We also examine the tradeoffs between space and solution quality. One conclusion is that a desirable goal for streaming algorithms should be to use space only linear in the size of the output, which for IS is n bits. We consider in Sect. 4 the case when only minimal extra space is available, in addition to the bits needed to store the solution, and show in particular that with no additional space the performance guarantees are exponentially worse.

1.2 Definitions

Given a hypergraph \(H=(V,E)\), let n and m be the number of vertices and edges in H, respectively. We assume that H is a simple hypergraph, i.e. no edge is a proper subset of another edge. An independent set I in H is a vertex subset that contains no edge of H. If I is independent, then \(V {\setminus } I\) is said to be a hitting set.

A hypergraph is r-uniform if all edges have the same cardinality r. Graphs are exactly the 2-uniform hypergraphs. For graphs and hypergraphs the degree d(v) of a vertex v is the number of edges incident on v. We denote by \(\Delta \) and \(\overline{d}\) the maximum and the average degree, respectively. For us, a better measure for the degree of the vertex v of H is the efficient degree, \(d^*(v)\), which is the real-valued solution to \(\sum _{e:v \in e} \frac{1}{(d^*(v))^{|e|-1}} = 1\). For intuition, if all edges incident on vertex v are of size r, then \(d^*(v) = \root r-1 \of {d(v)}\).

Let \(\alpha (H)\) denote the size of a maximum independent set in H. Also, define \(i(H) = \sum _{v} {1\over d^*(v)}\), and note that for a d-regular r-uniform hypergraph H, \(i(H) = n/\root r-1 \of {d}\). What makes i(H) interesting for us is that \(\alpha (H) = \Omega (i(H))\). In fact, as Caro and Tuza have shown that \(\Omega (i(H))\) is the strongest lower bound for \(\alpha (H)\) that we can obtain from the degree-sequence alone for a large class of hyper-graphs [5], and we are not aware of any class for which an asymptotically better bound could be given.
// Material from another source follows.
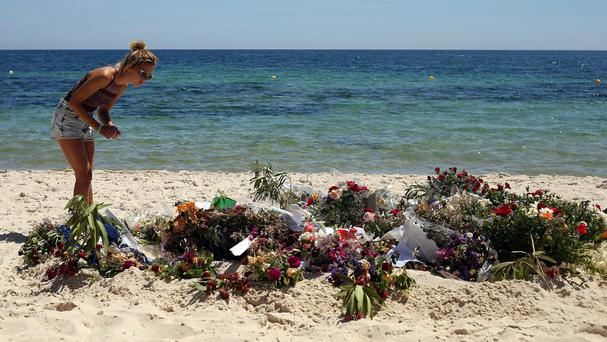 Tourists look at flowers that have been laid on the beach near the RIU Imperial Marhaba hotel in Sousse, Tunisia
Let IS denote the problem of finding in hypergraphs an independent set of size \(\Omega (i(H))\).

We can generalize all of the definitions for weighted (hyper)graphs. A vertex-weighted hypergraph has a non-negative weight function on its vertices. The notions of average degree etc. carry over to the weighted case in a natural way, for instance i(H) becomes \(\sum _{v} {w(v)\over d^*(v)}\), where w is the weight function. Most of our results will carry over to the weighted case with obvious modifications.

Let [n] denote \(\{1,2,\ldots , n\}\).

Model We assume that the algorithm knows in advance n, the number of vertices, but has no other information about the input. The edges arrive in a stream, in an adversarial order. We assume that the vertices are labelled \(0, \ldots , n-1\); this assumption can be avoided by simply maintaining a lookup table, but the storage requirements for such lookup are beyond the scope of our considerations here.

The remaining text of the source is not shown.